Why I struggle with commercial hip hop choreography

Why I struggle with commercial hip hop choreography
Photo by Gift Habeshaw / Unsplash

Firstly, I want to state two things.

  1. I struggle picking up commercial choreography. Put me in a class and I will try my best to pick up a 16-32 count combo, but when it comes to remembering and executing right after? Shoot. So, maybe part of my struggle is that I can't actually do it very well.
  2. Oddly, I don't struggle with all choreography. When they are more heavily rooted in a specific street dance style, e.g. it's just straight Popping choreo? Oh I do just fine.

A big reason why I started dancing seriously when I was younger was watching crews like Jabbawockeez and Quest Crew on America's Best Dance Crew, or watching various individual dancers on So You Think You Can Dance. And looking back on it, the most memorable parts of the performances I remember were always the highlighted regional styles--the Popping, the Breaking, the Footwork. I remember scenes where they showed different members struggling to pick up the industry-taught choreography, some of whom had to go home because of said struggles.

I remember on my dance team in college, there was a division between the Choreo and Freestyle teams, and I always felt there was something off about the choreography we learned and executed. I couldn't really figure it out till I grew older and experienced the different ways that choreography could look--learning Popping or Chicago Footwork routines at practices, seeing the intricacy of the strutting groups of the 70s and 80s like Demons of the Mind, or even watching new jack swing-era music videos. And the conclusion I came to was that the choreography I was learning in the 2010s (and even what I still see now) seemed largely divorced from the music. What I noticed over time was the choreography I would see in music videos, on tv, in shows, etc. became more about the technical execution of movements, so much so that I would consider it an abstraction.

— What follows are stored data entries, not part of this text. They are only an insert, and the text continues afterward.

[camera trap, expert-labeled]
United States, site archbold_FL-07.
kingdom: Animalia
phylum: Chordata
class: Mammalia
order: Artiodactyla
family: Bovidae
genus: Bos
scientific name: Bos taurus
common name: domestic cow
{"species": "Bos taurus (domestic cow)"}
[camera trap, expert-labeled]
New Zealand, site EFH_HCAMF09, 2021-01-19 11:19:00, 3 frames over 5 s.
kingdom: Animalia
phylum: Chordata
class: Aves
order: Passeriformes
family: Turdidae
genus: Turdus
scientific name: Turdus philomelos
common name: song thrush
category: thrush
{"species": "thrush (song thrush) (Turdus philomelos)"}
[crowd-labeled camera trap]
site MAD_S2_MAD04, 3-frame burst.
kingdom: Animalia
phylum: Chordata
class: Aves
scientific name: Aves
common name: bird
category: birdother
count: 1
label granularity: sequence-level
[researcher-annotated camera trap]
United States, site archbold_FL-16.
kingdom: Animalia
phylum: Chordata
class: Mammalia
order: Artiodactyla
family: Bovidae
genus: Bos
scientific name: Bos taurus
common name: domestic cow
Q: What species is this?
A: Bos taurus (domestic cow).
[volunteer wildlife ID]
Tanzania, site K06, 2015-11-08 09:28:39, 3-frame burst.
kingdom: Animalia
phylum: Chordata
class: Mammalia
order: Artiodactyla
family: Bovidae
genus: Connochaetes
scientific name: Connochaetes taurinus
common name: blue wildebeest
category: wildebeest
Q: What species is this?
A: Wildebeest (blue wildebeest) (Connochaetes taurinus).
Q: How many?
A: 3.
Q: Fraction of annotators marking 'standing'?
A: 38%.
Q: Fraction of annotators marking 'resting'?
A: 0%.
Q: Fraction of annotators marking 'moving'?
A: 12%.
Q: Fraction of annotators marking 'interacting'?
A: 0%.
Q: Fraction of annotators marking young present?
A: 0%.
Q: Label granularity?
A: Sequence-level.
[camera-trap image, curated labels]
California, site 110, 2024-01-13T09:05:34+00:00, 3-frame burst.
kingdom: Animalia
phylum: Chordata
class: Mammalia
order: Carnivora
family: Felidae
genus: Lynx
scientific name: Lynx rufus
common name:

There was a saying that became popularized as social media burgeoned and people would comment under dance videos: "HE HIT EVERY BEAT!" And generally what this meant was that the dancer displayed a level of musicality such that the average viewer noticed elements of the music that they likely would not have ordinarily. And I think what contemporary (in time, not in terms of the style of dance) commercial hip hop choreography does is it takes this conception of musicality and highlighting accents of the music, and it pushes it to its limits, such that the movements become decontextualized from the music. As such, they are impressive to witness--be it due to their difficulty in execution, their athleticism, or the like--however, it doesn't feel like dancing. It lacks groove, and in my experience, groove is what pulls people in. After all, all of the party dances people know and love--your Cabbage Patches, your Reeboks, your Nae Naes, and so forth? All grooves.

All grooves!

Better said, commercial choreography feels like when you put a bunch of different grooves together into one combination, and you don't take care to make sure that these grooves actually make sense together. And so, when you watch it, you recognize the different movements but they don't feel unified. An amalgamation but not a fusion. And as such I think that's why I struggle with it. It doesn't feel intuitive to me. Older choreographies kept enough of that groove, or they based the choreo on a specific groove, so it felt attainable and understandable. And maybe that's why I do fine with style-specific choreographies like I mentioned above. Because there's a clear groove or set of grooves running through that all work together in tandem. Or maybe it's that the choreography is simpler with older work, so I "get it" faster and more immediately.

I'd liken it to a voice actor who has to adopt a New York accent. They can choose from several of the boroughs, they can choose based on demographics--Italian NYers, Black guys from Harlem--they can choose based on time period, and all of it still makes sense in a "New York" framework. I think commercial choreography is like trying to pick up the accent of someone who is a world traveler, who's lived in all these different places for various periods of time, and they have all of these little intricacies that make sense to them. They use a combination of now-outdated slang in a language they learned when they were young, and they sound conspicuously young in a language they learned relatively recently. And all of this complexity and nuance works for them! But now you have to take what works for them and make it work for a lot of other people, and I feel like what I witness today is the cracks in that process. And those cracks make the whole shebang not particularly enjoyable for me.

Maybe I'm also just old on the inside. Ha!